TASKS TO PERFORM:
1. Return everything from "The tradition of" down to "of manners style." in the comedy of manners text, word for word.
2. Please retype all the image caption rows below line for line, without the pictures.

The tradition of elaborate, artificial plotting and epigrammatic dialogue was carried on by the Irish playwright Oscar Wilde in Lady Windermere's Fan (1892) and The Importance of Being Earnest (1895). In the 20th century, the comedy of manners reappeared in the plays of the British dramatists Noel Coward (Hay Fever, 1925) and Somerset Maugham and the novels of P.G. Wodehouse, as well as various British sitcoms. The Carry On films are a direct descendant of the comedy of manners style.
The term comedy of menace, which British drama critic Irving Wardle based on the subtitle of The Lunatic View: A Comedy of Menace (1958), by David Campton, is a jocular play-on-words derived from the "comedy of manners" (menace being manners pronounced with a somewhat Judeo-English accent).[2] Pinter's play The Homecoming has been described as a mid-twentieth-century "comedy of manners".[2]
In Boston Marriage (1999), David Mamet chronicles a sexual relationship between two women, one of whom has her eye on yet another young woman (who never appears, but who is the target of a seduction scheme). Periodically, the two women make their serving woman the butt of haughty jokes, serving to point up the satire on class. Though displaying the verbal dexterity one associates with both the playwright and the genre, the patina of wit occasionally erupts into shocking crudity.
Other contemporary examples include Douglas Carter Beane's As Bees in Honey Drown, The Country Club and The Little Dog Laughed.

SUPPLIED RECORDS:
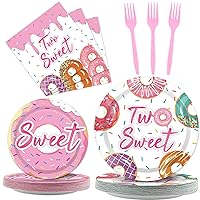 96 Pcs Two Sweet Donut Birthday Party Supplies Girls Donut Themed Tableware Table Decor Baby Girl 2nd Birthday Donut Plates Napkins Dinnerware Party Favor for Girls Birthday Baby Shower 24 Guests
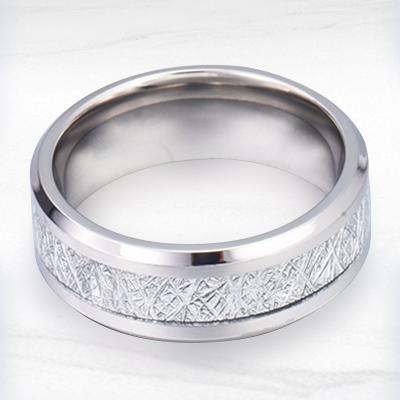 China CLASSIC new fashion stainless steel ring fine polished soft and delicate inlaid silver similar meteorite stainless steel ring for sale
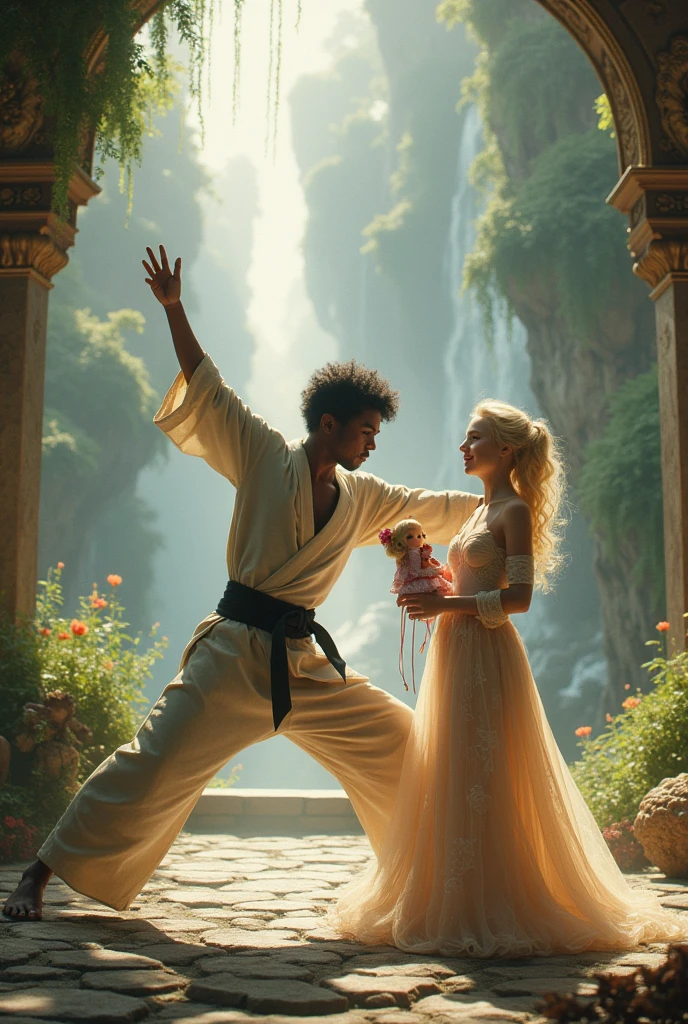 In an enchanted kingdom a young black man fighting martial arts and a little blonde princess playing with dolls.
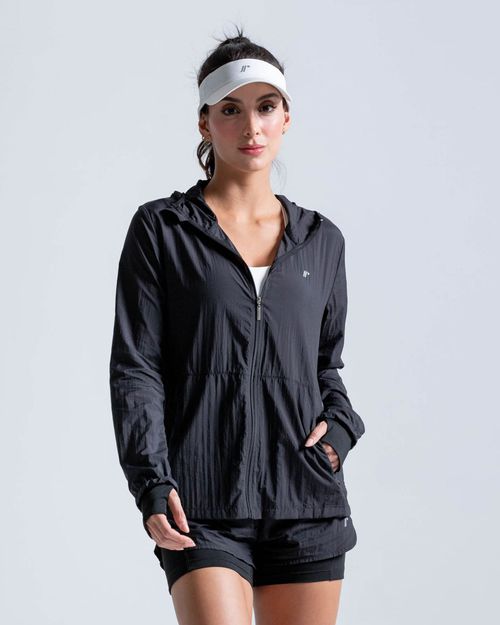 Chaqueta Rompeviento,  Color Negro  Para Mujer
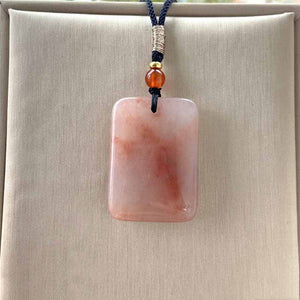 Jade Peace Pendant - Peach - blossom agate smooth - surfaced pendant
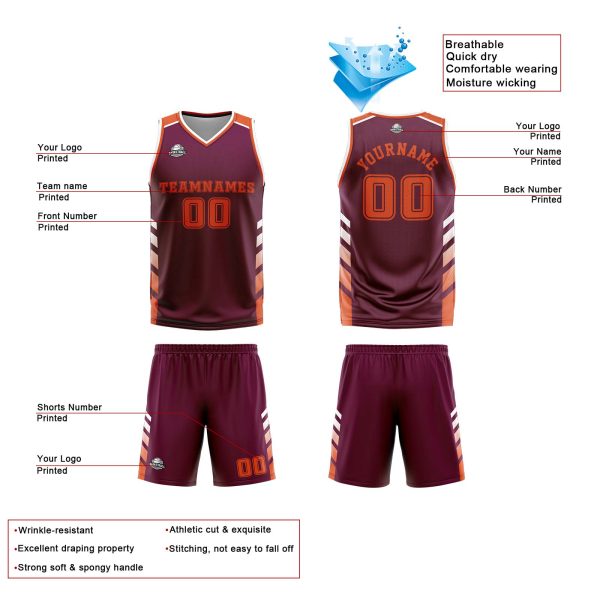 Benutzerdefinierte Burgund Weiß Orange Reversible Basketball Jersey Personalisierte Print Name Nummer Logo Mode – Bild 4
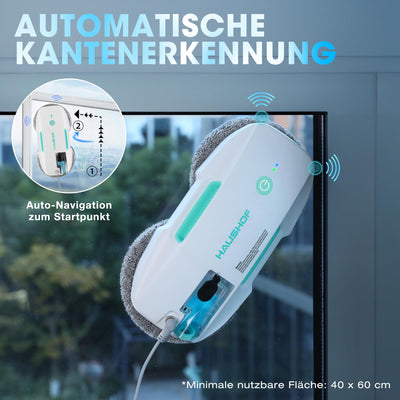 HAUSHOF Fensterputzroboter mit Sprühfunktion, 3800PA Elektrischer Fensterputzer, Intelligenter Navigation, Fernbedienung, Mit Glasreiniger & Tüchern, Zweifacher Schutz, Für Innen- & Außenfenster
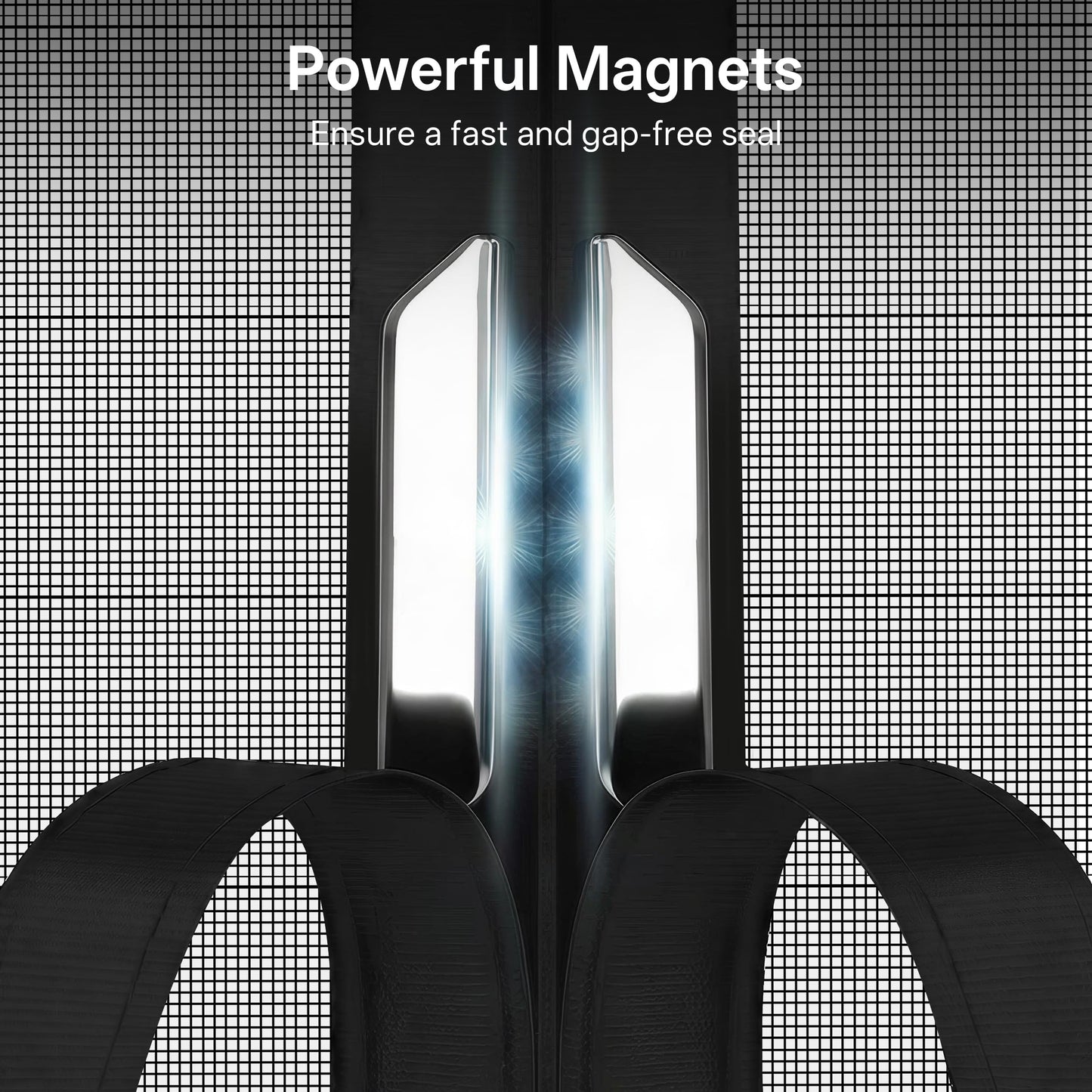 16x7FT Magnetic Garage Door Screen for 2 Car, Heavy‑Duty Reinforced Polyester Mesh Screen with 26 Strong Magnets and 6 Strapping Tapes, Hands‑Free Automatic Closing Mesh Curtain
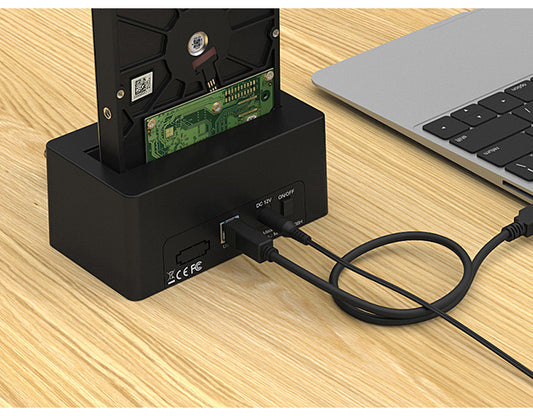Maiwo K308H Dockingstation voor 2,5" of 3,5" SATA HDD/SSD - USB 3.1 GEN1 - 14TB - 5Gbps - 3xUSB3.1 - Zwart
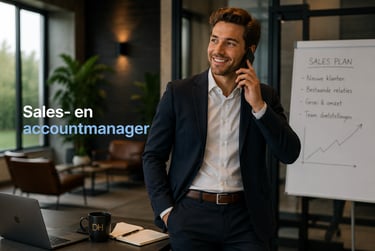 A smiling sales and account manager in a suit talks on a smartphone in a modern office.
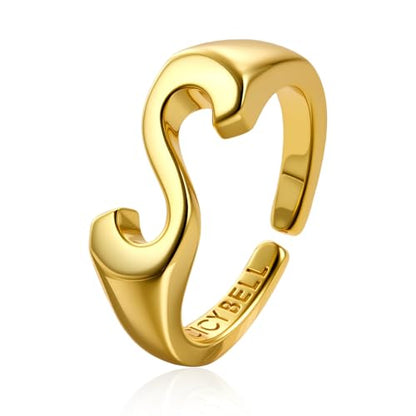 Cicy Bell Initial Rings for Women 18k Gold Plated Adjustable Rings | Open Signet Rings, Bold Letter, Personalized Engraved, For Party - color: Initial-S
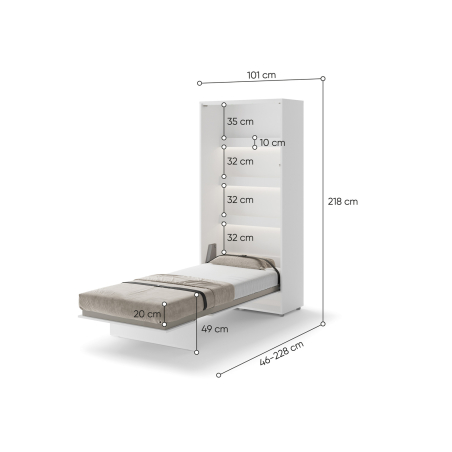 Lit coffre pour petit espace blanc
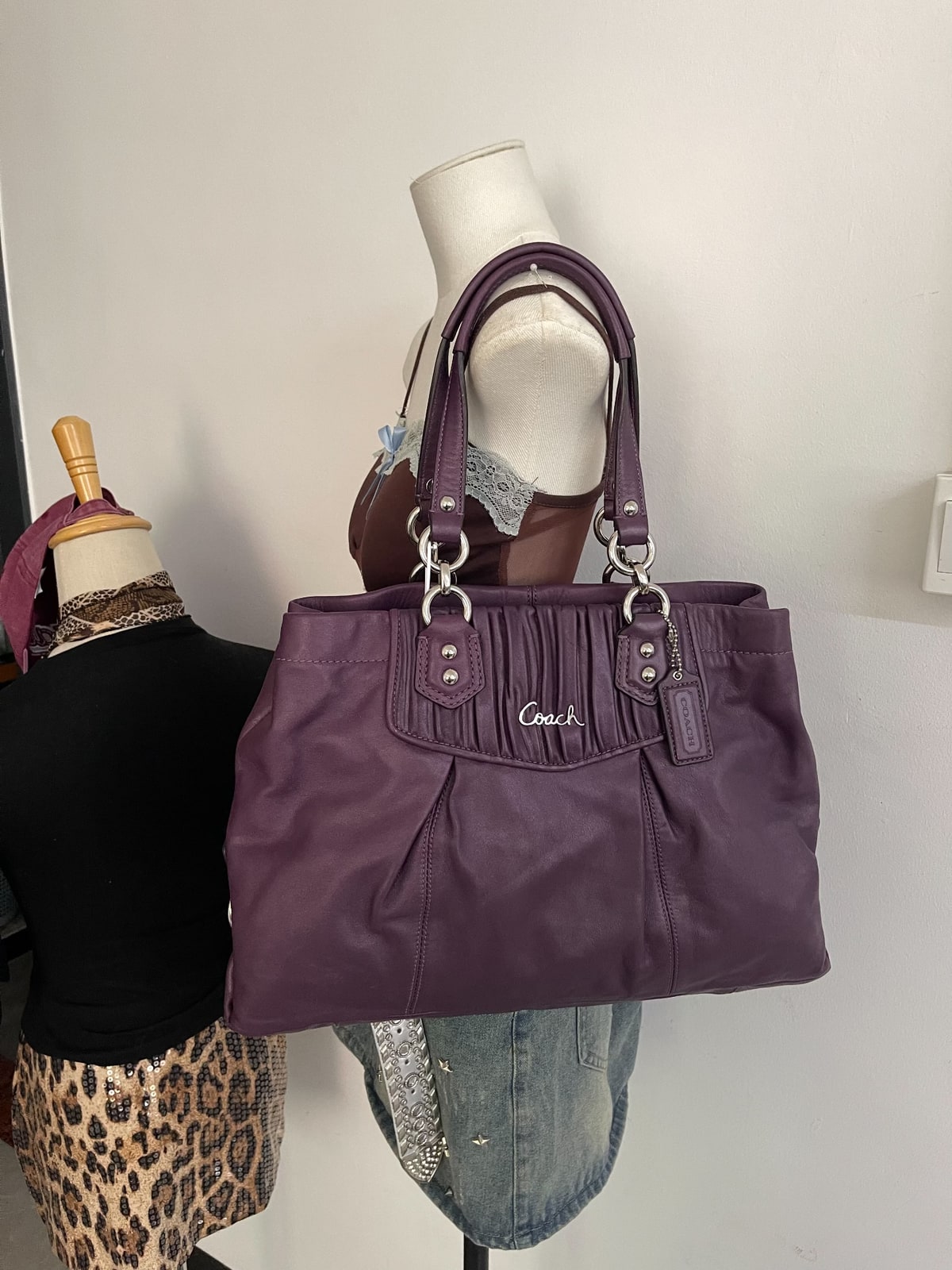 Vintage Coach Purple Pleated Carryall Shoulder Bag 4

RESULTS:
1.
The tradition of elaborate, artificial plotting and epigrammatic dialogue was carried on by the Irish playwright Oscar Wilde in Lady Windermere's Fan (1892) and The Importance of Being Earnest (1895). In the 20th century, the comedy of manners reappeared in the plays of the British dramatists Noel Coward (Hay Fever, 1925) and Somerset Maugham and the novels of P.G. Wodehouse, as well as various British sitcoms. The Carry On films are a direct descendant of the comedy of manners style.

2.
 96 Pcs Two Sweet Donut Birthday Party Supplies Girls Donut Themed Tableware Table Decor Baby Girl 2nd Birthday Donut Plates Napkins Dinnerware Party Favor for Girls Birthday Baby Shower 24 Guests
 China CLASSIC new fashion stainless steel ring fine polished soft and delicate inlaid silver similar meteorite stainless steel ring for sale
 In an enchanted kingdom a young black man fighting martial arts and a little blonde princess playing with dolls.
 Chaqueta Rompeviento,  Color Negro  Para Mujer
 Jade Peace Pendant - Peach - blossom agate smooth - surfaced pendant
 Benutzerdefinierte Burgund Weiß Orange Reversible Basketball Jersey Personalisierte Print Name Nummer Logo Mode – Bild 4
 HAUSHOF Fensterputzroboter mit Sprühfunktion, 3800PA Elektrischer Fensterputzer, Intelligenter Navigation, Fernbedienung, Mit Glasreiniger & Tüchern, Zweifacher Schutz, Für Innen- & Außenfenster
 16x7FT Magnetic Garage Door Screen for 2 Car, Heavy‑Duty Reinforced Polyester Mesh Screen with 26 Strong Magnets and 6 Strapping Tapes, Hands‑Free Automatic Closing Mesh Curtain
Maiwo K308H Dockingstation voor 2,5" of 3,5" SATA HDD/SSD - USB 3.1 GEN1 - 14TB - 5Gbps - 3xUSB3.1 - Zwart
 A smiling sales and account manager in a suit talks on a smartphone in a modern office.
 Cicy Bell Initial Rings for Women 18k Gold Plated Adjustable Rings | Open Signet Rings, Bold Letter, Personalized Engraved, For Party - color: Initial-S
 Lit coffre pour petit espace blanc
 Vintage Coach Purple Pleated Carryall Shoulder Bag 4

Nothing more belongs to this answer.